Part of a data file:
• • • • • • •
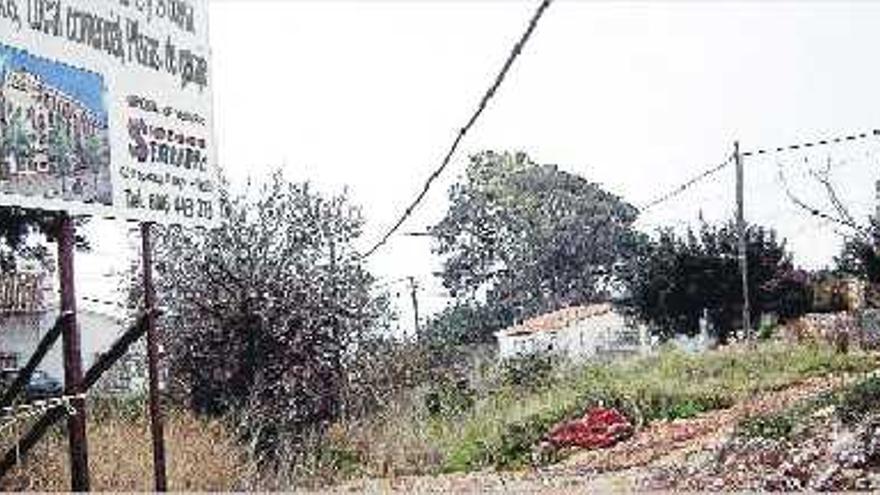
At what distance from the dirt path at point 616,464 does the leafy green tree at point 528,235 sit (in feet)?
144

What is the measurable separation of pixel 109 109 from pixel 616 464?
356 inches

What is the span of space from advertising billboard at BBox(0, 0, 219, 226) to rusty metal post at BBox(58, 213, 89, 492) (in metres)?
0.30

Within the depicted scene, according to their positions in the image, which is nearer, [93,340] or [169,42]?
[169,42]

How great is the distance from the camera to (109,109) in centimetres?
662

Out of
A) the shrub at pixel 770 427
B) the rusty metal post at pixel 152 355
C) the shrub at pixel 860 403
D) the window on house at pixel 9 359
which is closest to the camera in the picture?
the rusty metal post at pixel 152 355

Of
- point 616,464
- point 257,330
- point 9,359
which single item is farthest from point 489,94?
point 9,359

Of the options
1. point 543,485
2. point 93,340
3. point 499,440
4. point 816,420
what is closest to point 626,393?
point 499,440

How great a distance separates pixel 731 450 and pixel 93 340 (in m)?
40.4

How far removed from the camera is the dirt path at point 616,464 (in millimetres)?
12195

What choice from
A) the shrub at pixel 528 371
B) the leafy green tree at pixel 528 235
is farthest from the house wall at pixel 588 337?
the shrub at pixel 528 371

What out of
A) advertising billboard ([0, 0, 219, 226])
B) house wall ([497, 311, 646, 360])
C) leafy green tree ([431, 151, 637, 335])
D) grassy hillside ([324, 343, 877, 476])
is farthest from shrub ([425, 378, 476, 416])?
leafy green tree ([431, 151, 637, 335])

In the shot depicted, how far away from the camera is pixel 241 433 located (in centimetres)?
1424

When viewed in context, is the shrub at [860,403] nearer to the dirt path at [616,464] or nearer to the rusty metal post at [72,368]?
the dirt path at [616,464]

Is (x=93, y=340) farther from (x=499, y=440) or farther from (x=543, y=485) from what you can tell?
(x=543, y=485)
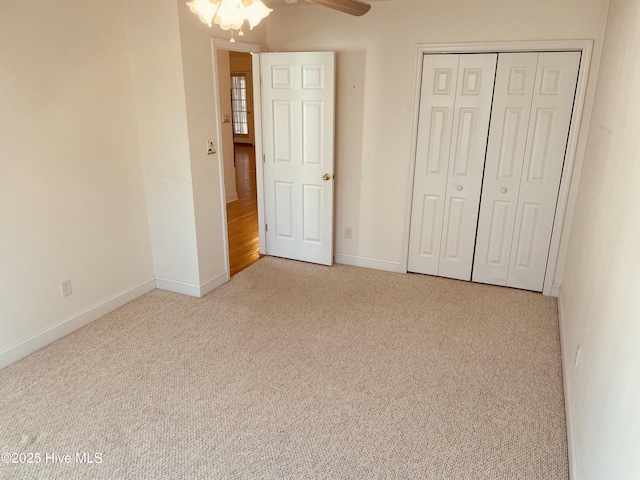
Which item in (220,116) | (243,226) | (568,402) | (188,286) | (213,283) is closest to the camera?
(568,402)

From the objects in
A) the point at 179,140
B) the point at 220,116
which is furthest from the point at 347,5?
the point at 179,140

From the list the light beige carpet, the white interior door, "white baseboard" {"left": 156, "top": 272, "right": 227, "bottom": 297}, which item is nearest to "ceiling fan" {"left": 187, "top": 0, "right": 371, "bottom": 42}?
the light beige carpet

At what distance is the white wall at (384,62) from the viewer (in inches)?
133

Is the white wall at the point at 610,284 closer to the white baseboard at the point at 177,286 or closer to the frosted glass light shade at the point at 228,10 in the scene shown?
the frosted glass light shade at the point at 228,10

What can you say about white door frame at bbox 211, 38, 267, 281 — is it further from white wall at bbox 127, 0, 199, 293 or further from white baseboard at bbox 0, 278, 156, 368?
white baseboard at bbox 0, 278, 156, 368

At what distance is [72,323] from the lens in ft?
10.7

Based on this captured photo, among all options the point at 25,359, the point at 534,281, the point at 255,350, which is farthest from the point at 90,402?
the point at 534,281

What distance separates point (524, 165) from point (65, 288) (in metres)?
3.64

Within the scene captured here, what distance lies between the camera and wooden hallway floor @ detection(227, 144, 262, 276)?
470 cm

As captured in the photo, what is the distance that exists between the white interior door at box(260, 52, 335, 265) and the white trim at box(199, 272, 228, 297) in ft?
2.64

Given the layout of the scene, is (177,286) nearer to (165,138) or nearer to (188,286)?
(188,286)

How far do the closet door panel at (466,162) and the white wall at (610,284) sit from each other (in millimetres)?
832


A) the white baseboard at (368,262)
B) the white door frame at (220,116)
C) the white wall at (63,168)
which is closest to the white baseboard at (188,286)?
the white door frame at (220,116)

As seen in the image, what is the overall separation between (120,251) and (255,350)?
1445 millimetres
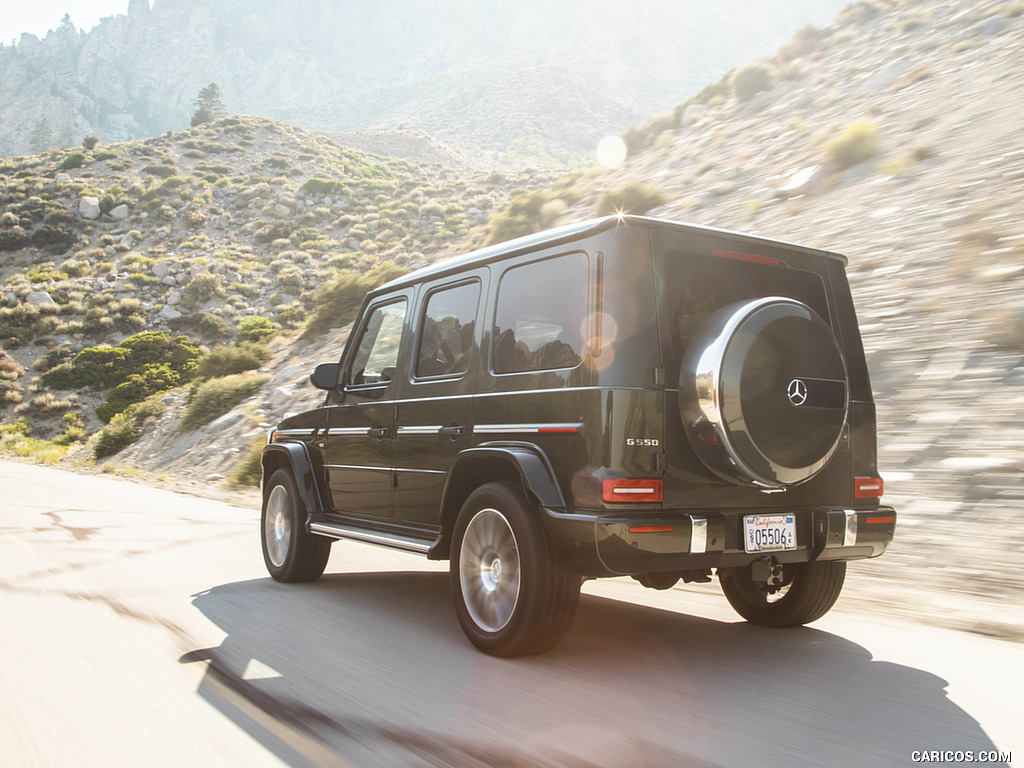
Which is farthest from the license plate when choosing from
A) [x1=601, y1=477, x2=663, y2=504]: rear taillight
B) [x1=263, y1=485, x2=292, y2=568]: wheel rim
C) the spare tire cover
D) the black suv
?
[x1=263, y1=485, x2=292, y2=568]: wheel rim

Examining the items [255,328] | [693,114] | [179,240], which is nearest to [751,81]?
[693,114]

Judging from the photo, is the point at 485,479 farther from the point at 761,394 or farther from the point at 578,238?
the point at 761,394

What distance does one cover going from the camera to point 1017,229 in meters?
9.73

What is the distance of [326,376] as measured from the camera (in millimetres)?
6238

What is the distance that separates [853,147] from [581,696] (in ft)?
45.7

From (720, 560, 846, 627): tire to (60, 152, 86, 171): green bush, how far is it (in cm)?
6338

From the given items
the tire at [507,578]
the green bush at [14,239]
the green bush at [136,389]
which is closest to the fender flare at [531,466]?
the tire at [507,578]

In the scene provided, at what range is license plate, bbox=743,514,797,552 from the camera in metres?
4.10

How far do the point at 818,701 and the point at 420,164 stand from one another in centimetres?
7506

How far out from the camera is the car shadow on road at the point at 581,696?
10.5 ft

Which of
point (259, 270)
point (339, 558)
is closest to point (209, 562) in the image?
point (339, 558)

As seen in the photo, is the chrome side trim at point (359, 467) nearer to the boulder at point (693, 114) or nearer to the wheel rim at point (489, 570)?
the wheel rim at point (489, 570)

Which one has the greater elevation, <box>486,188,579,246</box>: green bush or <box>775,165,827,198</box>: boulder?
<box>486,188,579,246</box>: green bush

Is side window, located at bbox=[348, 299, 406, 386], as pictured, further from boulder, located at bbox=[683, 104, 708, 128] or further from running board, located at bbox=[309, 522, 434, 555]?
boulder, located at bbox=[683, 104, 708, 128]
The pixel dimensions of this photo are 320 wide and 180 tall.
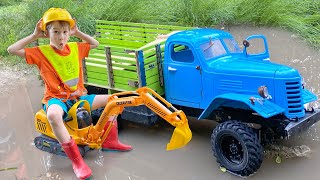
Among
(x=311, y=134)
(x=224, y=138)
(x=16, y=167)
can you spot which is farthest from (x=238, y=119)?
(x=16, y=167)

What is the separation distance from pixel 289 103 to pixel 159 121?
2254 mm

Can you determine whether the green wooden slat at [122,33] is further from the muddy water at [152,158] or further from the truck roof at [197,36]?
the muddy water at [152,158]

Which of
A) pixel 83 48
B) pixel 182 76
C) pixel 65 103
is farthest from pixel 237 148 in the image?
pixel 83 48

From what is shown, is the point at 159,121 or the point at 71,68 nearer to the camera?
the point at 71,68

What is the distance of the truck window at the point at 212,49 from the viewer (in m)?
5.59

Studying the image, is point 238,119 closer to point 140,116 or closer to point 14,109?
point 140,116

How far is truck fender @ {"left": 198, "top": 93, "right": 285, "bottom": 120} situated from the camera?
473cm

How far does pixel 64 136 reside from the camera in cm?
486

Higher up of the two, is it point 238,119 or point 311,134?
point 238,119

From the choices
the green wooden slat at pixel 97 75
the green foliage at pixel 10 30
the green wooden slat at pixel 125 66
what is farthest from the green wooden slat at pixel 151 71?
the green foliage at pixel 10 30

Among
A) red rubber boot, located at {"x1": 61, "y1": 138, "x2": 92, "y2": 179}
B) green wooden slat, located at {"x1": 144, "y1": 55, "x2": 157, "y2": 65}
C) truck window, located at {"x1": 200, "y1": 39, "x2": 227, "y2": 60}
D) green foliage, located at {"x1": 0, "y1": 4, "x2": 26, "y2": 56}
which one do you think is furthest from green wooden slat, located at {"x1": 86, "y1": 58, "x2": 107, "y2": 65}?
green foliage, located at {"x1": 0, "y1": 4, "x2": 26, "y2": 56}

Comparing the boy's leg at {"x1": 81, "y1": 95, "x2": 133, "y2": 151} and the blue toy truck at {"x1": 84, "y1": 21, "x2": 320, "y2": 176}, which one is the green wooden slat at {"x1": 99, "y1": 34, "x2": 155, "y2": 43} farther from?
the boy's leg at {"x1": 81, "y1": 95, "x2": 133, "y2": 151}

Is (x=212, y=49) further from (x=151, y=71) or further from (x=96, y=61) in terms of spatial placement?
(x=96, y=61)

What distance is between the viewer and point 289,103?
493cm
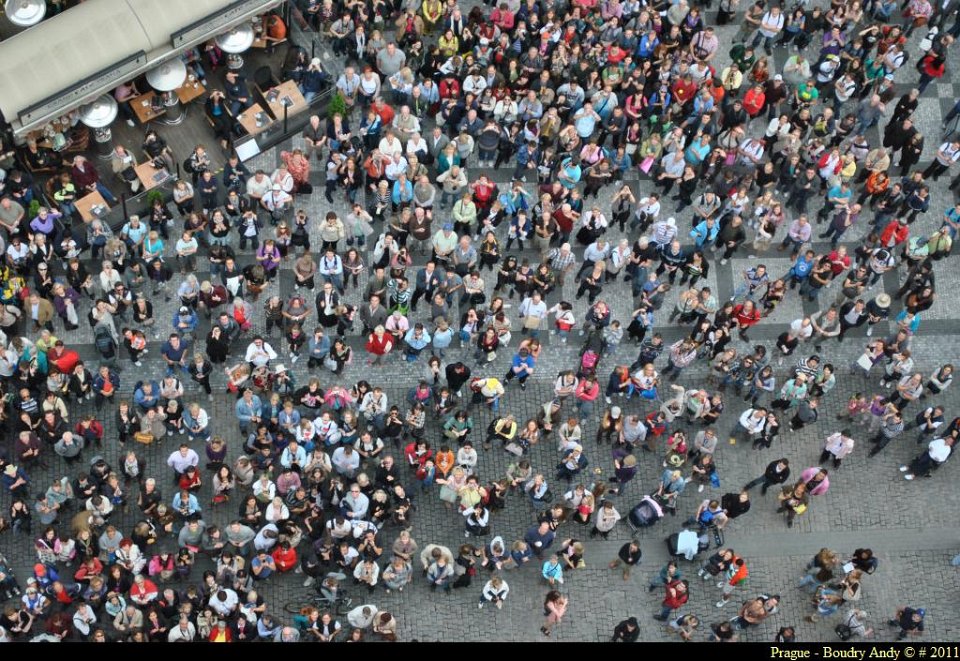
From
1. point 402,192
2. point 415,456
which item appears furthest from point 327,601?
point 402,192

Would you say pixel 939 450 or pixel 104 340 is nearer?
pixel 104 340

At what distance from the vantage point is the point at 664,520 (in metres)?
26.5

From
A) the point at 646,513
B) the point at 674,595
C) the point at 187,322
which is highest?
the point at 187,322

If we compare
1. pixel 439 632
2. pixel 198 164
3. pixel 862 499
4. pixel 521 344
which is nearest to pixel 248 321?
pixel 198 164

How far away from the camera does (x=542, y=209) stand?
28.2m

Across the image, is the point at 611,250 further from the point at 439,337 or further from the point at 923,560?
the point at 923,560

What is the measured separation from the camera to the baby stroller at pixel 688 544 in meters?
25.3

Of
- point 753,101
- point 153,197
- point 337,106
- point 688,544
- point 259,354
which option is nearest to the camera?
point 688,544

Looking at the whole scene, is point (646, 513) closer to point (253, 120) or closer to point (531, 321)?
point (531, 321)

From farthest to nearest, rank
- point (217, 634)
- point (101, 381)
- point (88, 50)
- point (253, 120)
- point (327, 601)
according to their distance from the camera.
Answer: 1. point (253, 120)
2. point (88, 50)
3. point (101, 381)
4. point (327, 601)
5. point (217, 634)

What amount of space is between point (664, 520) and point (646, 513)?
3.60 feet

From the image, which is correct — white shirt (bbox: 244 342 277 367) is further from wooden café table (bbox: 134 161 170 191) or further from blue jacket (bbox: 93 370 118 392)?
wooden café table (bbox: 134 161 170 191)

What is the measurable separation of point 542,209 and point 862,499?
• • • • • • •
What you have to do: Recast the rows above as a numbered list, starting at the line that contains "What amount of" and ending at the last line of the rows, with blank lines left out.

Task solution:
1. What amount of space is between point (664, 520) and point (646, 513)?
2. 3.60 feet
3. From the image, which is correct — white shirt (bbox: 244 342 277 367) is further from wooden café table (bbox: 134 161 170 191) or further from blue jacket (bbox: 93 370 118 392)?
4. wooden café table (bbox: 134 161 170 191)
5. What is the measurable separation of point 542,209 and point 862,499?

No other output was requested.